Fiscalización y evidencia serán determinantes
El incumplimiento de las reglas sobre descansos remunerados puede constituir una infracción muy grave en materia laboral. Las multas informadas por Sunafil pueden variar según el tipo de empresa y el número de trabajadores afectados, desde S/1.265 hasta más de S/288 mil. La amplitud de ese rango muestra que una omisión aparentemente limitada a un solo feriado puede adquirir una dimensión relevante cuando involucra a una plantilla extensa o a una compañía de mayor tamaño.

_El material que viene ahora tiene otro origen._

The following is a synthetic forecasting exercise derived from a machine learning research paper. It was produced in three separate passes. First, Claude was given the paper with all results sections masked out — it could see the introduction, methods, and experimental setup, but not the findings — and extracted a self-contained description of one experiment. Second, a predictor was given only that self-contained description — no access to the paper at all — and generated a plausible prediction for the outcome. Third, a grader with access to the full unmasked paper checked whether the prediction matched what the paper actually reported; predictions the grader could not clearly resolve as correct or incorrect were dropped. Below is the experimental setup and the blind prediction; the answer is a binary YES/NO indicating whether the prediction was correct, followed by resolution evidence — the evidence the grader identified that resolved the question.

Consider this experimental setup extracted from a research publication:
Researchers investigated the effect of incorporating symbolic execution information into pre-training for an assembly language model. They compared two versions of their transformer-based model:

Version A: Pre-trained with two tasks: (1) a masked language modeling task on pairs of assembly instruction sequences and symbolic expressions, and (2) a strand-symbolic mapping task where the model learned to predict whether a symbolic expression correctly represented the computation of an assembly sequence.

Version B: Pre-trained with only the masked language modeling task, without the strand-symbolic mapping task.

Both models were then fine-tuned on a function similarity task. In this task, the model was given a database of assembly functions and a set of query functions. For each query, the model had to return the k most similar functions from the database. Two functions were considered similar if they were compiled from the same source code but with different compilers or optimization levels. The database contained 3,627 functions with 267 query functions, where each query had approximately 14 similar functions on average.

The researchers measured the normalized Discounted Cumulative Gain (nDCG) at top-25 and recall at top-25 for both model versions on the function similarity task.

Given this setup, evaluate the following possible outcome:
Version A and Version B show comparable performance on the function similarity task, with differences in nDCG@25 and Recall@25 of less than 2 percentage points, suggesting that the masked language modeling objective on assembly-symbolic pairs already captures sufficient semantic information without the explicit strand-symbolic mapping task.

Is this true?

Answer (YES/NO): NO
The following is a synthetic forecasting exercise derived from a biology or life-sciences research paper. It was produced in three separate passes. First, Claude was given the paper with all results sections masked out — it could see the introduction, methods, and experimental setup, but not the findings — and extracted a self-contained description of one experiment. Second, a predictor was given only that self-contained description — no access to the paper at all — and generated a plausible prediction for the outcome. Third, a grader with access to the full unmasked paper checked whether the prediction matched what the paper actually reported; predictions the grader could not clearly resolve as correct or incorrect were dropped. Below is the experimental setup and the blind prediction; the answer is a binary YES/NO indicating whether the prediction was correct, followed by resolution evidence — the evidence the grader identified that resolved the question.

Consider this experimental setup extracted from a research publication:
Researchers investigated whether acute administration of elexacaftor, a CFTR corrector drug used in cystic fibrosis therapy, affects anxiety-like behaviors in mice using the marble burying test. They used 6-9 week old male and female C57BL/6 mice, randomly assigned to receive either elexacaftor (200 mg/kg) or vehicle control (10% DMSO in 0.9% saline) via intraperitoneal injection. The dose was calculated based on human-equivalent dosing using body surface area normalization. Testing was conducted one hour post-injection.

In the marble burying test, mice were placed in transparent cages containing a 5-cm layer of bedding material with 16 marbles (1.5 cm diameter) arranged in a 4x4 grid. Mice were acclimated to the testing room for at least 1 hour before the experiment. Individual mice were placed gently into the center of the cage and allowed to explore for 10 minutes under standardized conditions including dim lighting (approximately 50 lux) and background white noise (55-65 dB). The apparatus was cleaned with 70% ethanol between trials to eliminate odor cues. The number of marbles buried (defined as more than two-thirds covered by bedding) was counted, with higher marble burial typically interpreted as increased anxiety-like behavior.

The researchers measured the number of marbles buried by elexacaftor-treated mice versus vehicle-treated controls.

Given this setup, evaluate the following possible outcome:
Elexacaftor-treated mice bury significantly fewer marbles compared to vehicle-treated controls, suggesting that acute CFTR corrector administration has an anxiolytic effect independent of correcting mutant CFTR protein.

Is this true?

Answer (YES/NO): NO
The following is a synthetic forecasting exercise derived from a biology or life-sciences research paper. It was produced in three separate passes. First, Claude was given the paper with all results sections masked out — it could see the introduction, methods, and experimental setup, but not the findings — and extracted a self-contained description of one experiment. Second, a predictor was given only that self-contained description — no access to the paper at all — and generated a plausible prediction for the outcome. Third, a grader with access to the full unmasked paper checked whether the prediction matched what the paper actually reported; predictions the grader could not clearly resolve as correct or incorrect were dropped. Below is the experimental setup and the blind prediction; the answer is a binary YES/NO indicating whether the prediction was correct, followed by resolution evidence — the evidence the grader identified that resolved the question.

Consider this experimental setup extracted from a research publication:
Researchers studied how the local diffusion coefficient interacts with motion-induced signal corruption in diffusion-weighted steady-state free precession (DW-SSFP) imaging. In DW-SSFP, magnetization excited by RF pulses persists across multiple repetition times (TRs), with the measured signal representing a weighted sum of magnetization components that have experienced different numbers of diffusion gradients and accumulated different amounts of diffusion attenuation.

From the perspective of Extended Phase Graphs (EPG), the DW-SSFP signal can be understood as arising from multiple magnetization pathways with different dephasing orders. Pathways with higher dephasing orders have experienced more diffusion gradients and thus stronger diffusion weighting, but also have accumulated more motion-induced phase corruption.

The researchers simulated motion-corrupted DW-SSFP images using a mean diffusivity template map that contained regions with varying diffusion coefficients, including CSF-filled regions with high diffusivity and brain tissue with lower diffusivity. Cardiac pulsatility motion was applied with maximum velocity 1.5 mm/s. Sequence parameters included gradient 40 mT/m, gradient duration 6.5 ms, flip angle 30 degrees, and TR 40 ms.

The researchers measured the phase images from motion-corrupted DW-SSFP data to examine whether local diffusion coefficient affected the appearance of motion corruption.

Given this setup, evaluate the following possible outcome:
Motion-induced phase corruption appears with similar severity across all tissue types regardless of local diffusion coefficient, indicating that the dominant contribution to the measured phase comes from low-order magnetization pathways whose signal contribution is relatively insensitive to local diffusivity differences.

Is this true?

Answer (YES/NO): NO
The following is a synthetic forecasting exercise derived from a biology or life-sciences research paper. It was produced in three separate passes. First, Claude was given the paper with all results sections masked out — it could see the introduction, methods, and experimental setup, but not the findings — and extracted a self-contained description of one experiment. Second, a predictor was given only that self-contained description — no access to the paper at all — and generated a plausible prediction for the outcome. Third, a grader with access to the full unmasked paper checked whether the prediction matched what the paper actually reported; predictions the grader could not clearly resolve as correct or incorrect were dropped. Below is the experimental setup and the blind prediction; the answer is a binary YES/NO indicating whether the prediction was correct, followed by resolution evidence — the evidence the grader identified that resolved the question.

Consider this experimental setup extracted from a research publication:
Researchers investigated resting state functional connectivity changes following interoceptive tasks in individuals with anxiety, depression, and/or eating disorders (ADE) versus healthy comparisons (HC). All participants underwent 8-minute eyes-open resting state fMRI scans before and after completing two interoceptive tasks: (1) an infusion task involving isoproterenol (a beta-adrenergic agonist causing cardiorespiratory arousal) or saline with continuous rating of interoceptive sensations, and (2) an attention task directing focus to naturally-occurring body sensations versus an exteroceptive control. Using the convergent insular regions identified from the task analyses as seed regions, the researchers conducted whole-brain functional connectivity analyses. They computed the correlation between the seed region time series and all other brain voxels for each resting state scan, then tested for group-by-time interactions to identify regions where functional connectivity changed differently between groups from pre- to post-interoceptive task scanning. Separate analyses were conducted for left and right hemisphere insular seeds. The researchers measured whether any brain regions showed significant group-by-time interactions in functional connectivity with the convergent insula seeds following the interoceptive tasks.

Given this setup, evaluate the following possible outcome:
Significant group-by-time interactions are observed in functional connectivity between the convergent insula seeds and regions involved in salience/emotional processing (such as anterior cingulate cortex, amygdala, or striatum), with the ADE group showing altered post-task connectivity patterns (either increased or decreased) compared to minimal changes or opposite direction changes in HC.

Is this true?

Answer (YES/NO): NO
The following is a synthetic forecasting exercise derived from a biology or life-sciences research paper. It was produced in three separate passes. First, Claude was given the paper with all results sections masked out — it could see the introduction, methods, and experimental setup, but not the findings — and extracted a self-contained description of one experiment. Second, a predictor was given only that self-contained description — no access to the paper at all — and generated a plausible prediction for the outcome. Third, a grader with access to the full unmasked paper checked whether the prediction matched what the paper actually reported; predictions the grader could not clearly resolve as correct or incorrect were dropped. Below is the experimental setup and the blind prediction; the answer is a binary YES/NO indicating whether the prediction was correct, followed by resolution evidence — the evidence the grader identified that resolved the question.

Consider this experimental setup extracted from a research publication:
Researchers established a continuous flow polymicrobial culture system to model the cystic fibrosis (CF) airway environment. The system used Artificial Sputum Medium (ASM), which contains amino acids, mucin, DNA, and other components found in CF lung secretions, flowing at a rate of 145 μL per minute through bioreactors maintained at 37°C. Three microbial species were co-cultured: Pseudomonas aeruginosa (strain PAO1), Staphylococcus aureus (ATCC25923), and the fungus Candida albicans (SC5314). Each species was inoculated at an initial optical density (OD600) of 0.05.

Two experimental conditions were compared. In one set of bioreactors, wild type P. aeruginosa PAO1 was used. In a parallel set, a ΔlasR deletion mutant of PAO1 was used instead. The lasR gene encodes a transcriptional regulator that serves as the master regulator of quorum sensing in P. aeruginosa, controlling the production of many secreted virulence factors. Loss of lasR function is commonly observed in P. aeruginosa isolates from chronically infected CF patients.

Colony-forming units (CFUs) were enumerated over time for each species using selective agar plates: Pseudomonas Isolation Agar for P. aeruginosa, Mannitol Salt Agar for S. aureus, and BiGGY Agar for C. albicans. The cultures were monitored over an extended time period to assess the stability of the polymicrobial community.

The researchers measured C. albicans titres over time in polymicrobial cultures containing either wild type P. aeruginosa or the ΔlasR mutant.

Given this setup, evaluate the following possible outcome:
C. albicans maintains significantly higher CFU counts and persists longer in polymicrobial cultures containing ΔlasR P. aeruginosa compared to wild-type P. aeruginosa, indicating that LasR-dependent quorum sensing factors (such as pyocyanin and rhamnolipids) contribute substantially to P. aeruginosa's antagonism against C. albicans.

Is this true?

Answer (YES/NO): NO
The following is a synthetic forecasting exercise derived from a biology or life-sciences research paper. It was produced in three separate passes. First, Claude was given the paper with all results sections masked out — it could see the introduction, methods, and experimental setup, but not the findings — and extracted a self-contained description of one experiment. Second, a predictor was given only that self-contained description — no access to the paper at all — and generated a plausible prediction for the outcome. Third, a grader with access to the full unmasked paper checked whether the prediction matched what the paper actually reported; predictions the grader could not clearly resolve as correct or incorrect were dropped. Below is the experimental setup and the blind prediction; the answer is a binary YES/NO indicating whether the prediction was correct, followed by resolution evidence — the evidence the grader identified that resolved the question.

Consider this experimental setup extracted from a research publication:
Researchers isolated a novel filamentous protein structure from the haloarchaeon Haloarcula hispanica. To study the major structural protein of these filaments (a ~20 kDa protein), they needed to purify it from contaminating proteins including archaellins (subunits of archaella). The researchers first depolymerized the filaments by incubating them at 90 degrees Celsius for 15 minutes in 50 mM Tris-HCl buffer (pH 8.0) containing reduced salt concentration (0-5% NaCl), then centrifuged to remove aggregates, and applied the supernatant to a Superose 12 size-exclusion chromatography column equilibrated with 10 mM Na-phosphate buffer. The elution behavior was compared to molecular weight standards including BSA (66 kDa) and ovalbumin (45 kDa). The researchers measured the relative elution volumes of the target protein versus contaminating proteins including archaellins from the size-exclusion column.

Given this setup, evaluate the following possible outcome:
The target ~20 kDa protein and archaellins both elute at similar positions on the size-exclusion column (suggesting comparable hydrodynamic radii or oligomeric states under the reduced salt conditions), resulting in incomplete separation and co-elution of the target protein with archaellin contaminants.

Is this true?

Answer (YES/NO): NO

La denuncia ante Sunafil es una vía disponible para los trabajadores que consideren vulnerados sus derechos, pero la calidad de la evidencia puede ser decisiva. Boletas, contratos, registros de asistencia, mensajes de asignación de turnos y constancias del descanso sustitutorio ayudan a establecer qué ocurrió. El trabajador debería revisar la boleta del período correspondiente y no limitarse a comparar el monto líquido recibido, porque los descuentos pueden ocultar la diferencia entre el pago bruto y el neto.
Para las empresas, la prevención más eficaz consiste en identificar con anticipación a quienes trabajarán, definir si habrá descanso sustitutorio, comunicarlo por escrito y verificar que la planilla refleje cada concepto. Para los trabajadores, conviene confirmar bajo qué régimen están contratados y pedir una explicación detallada si el pago no coincide con la jornada realizada. La fecha puede fortalecer la cultura de cumplimiento laboral, pero también revelar las debilidades de sectores donde los turnos y los pagos todavía se gestionan de manera informal.
El impacto final del feriado del 6 de agosto dependerá menos del anuncio del “pago triple” que de la forma en que se documenten las jornadas y se apliquen las excepciones. La norma ofrece una protección importante frente a la pérdida de ingresos, aunque no resuelve por sí sola las diferencias entre modalidades de contratación, actividades esenciales y esquemas de trabajo flexibles. La claridad en los acuerdos y la revisión de las boletas serán las principales herramientas para reducir conflictos durante una fecha que combina reconocimiento histórico, descanso nacional y obligaciones laborales concretas.